3 responses

  1. Phillip
    December 2, 2010

    The good folk at the NL Bee Company just confirmed my order for two more nucs in 2011.

    Now we wait to see if our first two hives survive the winter.

    If for some reason they die of starvation, at least we’ll have two hives with fully drawn comb in them. In which case, I think all we’d have to do is order some bees and a queen (what some people call a package of bees), not a nuc box with frames, just the bees. Then it’s just a matter of dumping the bees in the old hives. They would probably take to the hives easily because they wouldn’t have to do any work to build up the comb. Plenty of room for the queen to start laying. Plenty of room for honey stores.

    Still, the best case scenario is for our bees to survive the winter. I’d love to see them come back to life in the spring.

  2. Jeff
    December 2, 2010

    Do the NL bee Company do packaged bees?

    I figured they only did nucs. I have to call them to confirm my bees for next year too.

    • Phillip
      December 2, 2010

      Do the NL bee Company do packaged bees?

      I don’t know, but I assume it wouldn’t be difficult for them.
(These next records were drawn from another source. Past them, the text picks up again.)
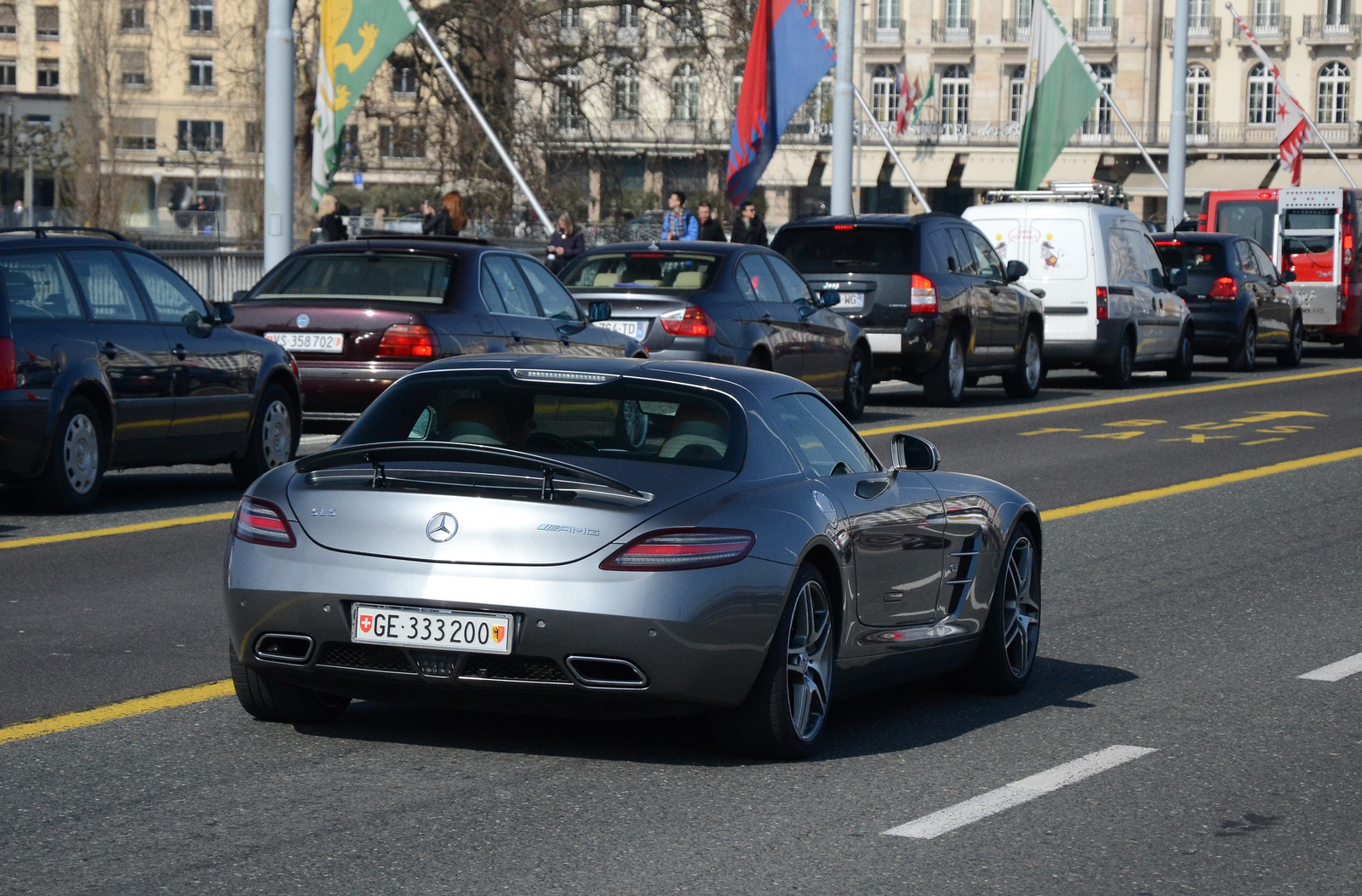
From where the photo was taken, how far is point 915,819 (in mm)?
5750

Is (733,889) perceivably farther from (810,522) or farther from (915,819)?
(810,522)

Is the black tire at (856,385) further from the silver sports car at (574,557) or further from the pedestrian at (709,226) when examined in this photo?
the silver sports car at (574,557)

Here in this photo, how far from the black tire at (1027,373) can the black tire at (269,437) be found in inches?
436

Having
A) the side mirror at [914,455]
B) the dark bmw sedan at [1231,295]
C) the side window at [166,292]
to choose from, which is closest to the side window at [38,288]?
the side window at [166,292]

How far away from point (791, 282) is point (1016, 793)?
1364 cm

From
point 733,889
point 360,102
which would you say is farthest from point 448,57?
point 733,889

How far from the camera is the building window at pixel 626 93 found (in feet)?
125

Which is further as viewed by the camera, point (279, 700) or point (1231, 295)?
point (1231, 295)

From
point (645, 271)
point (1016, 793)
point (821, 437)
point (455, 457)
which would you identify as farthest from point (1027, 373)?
point (455, 457)

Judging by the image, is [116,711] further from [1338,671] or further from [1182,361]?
[1182,361]

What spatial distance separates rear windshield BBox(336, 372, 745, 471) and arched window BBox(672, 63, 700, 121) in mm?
31962

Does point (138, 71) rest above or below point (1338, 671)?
above

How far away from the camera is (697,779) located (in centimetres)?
620

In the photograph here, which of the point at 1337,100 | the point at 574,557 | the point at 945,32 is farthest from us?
the point at 945,32
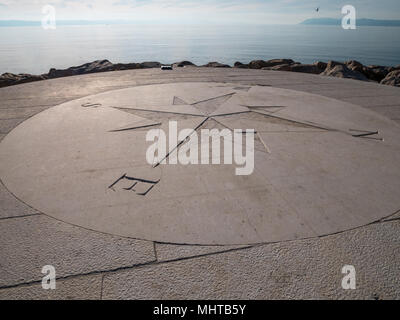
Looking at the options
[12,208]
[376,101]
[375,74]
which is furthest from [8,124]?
[375,74]

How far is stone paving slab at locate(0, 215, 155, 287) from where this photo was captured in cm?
197

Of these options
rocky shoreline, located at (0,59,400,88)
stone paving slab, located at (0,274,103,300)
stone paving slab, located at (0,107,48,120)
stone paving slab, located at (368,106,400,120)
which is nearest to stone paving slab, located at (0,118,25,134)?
stone paving slab, located at (0,107,48,120)

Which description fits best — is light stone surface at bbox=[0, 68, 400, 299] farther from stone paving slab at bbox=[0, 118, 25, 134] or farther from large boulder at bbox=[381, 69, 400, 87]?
large boulder at bbox=[381, 69, 400, 87]

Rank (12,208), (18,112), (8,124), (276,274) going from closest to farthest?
(276,274) < (12,208) < (8,124) < (18,112)

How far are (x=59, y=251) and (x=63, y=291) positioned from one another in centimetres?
41

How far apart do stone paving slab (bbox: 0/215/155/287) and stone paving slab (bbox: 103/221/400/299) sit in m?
0.17

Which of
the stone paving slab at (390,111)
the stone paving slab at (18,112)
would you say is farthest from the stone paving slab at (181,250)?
the stone paving slab at (390,111)

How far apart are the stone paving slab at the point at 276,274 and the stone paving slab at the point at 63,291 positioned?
9 centimetres

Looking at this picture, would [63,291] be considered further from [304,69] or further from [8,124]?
[304,69]

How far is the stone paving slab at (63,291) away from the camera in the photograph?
5.81ft

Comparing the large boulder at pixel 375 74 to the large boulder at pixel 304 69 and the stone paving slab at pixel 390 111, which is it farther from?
the stone paving slab at pixel 390 111

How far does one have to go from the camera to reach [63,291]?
5.94ft

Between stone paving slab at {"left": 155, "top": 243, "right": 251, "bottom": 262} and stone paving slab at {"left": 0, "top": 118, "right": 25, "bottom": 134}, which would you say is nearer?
stone paving slab at {"left": 155, "top": 243, "right": 251, "bottom": 262}
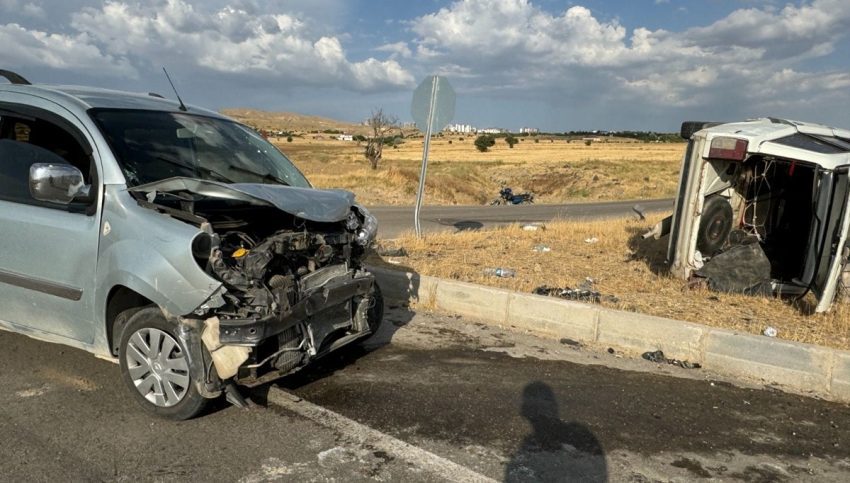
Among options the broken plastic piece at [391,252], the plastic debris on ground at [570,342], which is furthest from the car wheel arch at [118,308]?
the broken plastic piece at [391,252]

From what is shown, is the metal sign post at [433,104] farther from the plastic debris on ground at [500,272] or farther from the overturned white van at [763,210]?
the overturned white van at [763,210]

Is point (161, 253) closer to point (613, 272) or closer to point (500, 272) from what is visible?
point (500, 272)

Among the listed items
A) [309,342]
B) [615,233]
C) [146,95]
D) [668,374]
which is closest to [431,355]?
[309,342]

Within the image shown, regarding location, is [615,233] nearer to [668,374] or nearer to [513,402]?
[668,374]

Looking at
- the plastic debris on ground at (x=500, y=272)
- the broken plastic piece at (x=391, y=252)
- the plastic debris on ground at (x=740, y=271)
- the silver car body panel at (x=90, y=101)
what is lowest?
the broken plastic piece at (x=391, y=252)

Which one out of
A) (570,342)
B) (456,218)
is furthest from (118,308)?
(456,218)

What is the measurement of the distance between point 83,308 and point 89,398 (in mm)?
629

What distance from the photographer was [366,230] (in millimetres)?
4895

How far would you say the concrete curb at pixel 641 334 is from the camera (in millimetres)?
4980

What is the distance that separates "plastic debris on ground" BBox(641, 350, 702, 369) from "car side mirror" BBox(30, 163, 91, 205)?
15.2 ft

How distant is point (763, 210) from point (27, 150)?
28.3 feet

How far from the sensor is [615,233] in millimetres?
12102

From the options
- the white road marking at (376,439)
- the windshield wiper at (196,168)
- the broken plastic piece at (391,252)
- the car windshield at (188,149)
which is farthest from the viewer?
the broken plastic piece at (391,252)

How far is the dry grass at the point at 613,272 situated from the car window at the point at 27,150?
4309 mm
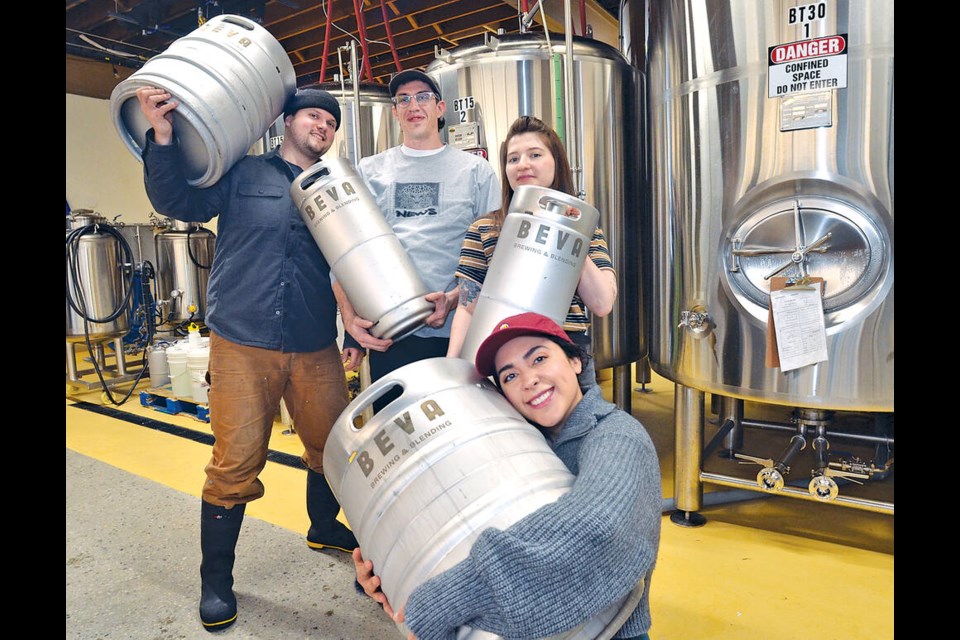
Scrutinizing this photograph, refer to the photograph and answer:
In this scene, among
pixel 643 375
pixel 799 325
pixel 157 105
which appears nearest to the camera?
pixel 157 105

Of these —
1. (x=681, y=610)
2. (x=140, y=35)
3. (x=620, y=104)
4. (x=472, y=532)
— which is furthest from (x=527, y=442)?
(x=140, y=35)

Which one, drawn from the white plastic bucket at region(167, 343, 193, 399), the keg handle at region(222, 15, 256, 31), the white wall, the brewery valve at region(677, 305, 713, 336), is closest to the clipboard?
the brewery valve at region(677, 305, 713, 336)

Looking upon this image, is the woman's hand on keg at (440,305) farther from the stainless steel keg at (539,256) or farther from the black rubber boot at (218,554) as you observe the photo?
the black rubber boot at (218,554)

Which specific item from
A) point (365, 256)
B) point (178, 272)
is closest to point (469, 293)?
point (365, 256)

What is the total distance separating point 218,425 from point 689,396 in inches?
61.3

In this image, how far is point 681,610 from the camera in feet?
5.78

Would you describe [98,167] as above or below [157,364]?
above

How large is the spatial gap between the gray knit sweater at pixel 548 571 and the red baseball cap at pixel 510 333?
296mm

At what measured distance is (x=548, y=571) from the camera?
83cm

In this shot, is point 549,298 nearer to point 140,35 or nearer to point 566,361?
point 566,361

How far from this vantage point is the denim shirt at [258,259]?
5.93 feet

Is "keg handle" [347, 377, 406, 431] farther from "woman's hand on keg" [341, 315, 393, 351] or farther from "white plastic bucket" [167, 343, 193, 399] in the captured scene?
"white plastic bucket" [167, 343, 193, 399]

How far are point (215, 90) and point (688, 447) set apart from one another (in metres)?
1.87

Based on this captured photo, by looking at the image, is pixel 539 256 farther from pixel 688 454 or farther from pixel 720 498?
pixel 720 498
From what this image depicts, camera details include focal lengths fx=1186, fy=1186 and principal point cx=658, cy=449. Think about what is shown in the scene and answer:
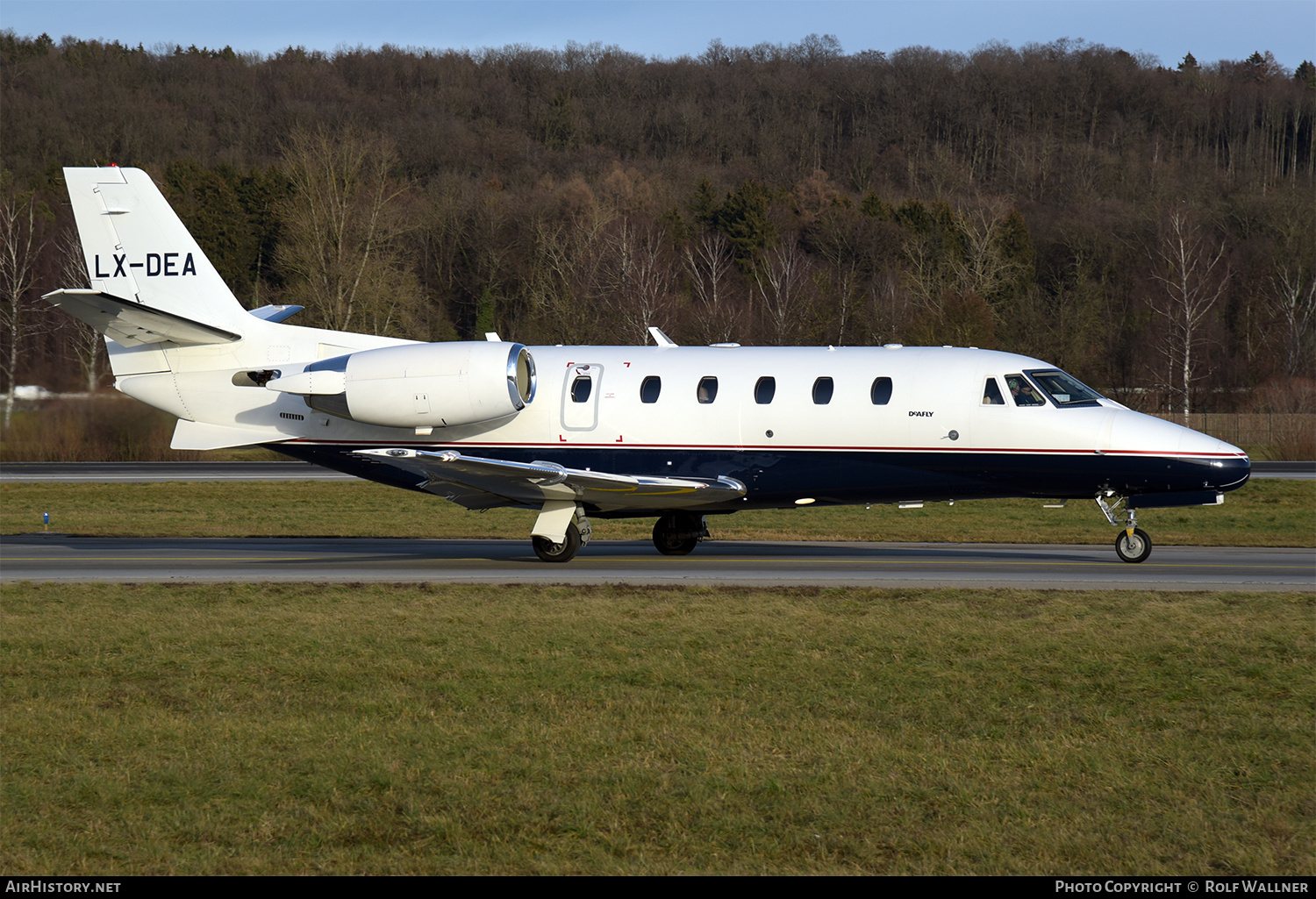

They could use the same cardboard boxes they use for their nucs, put the queen in a queen cage, add a little moist granulated sugar to keep the bees alive for their day of transport, and dump 4 or 5 frames of bees in the box. That would probably work.

      Or maybe they have regular cages that are often used for packages. They look like this:


      I’d build the cage for them if that’s what it took.

      But my bees are going to survive the winter.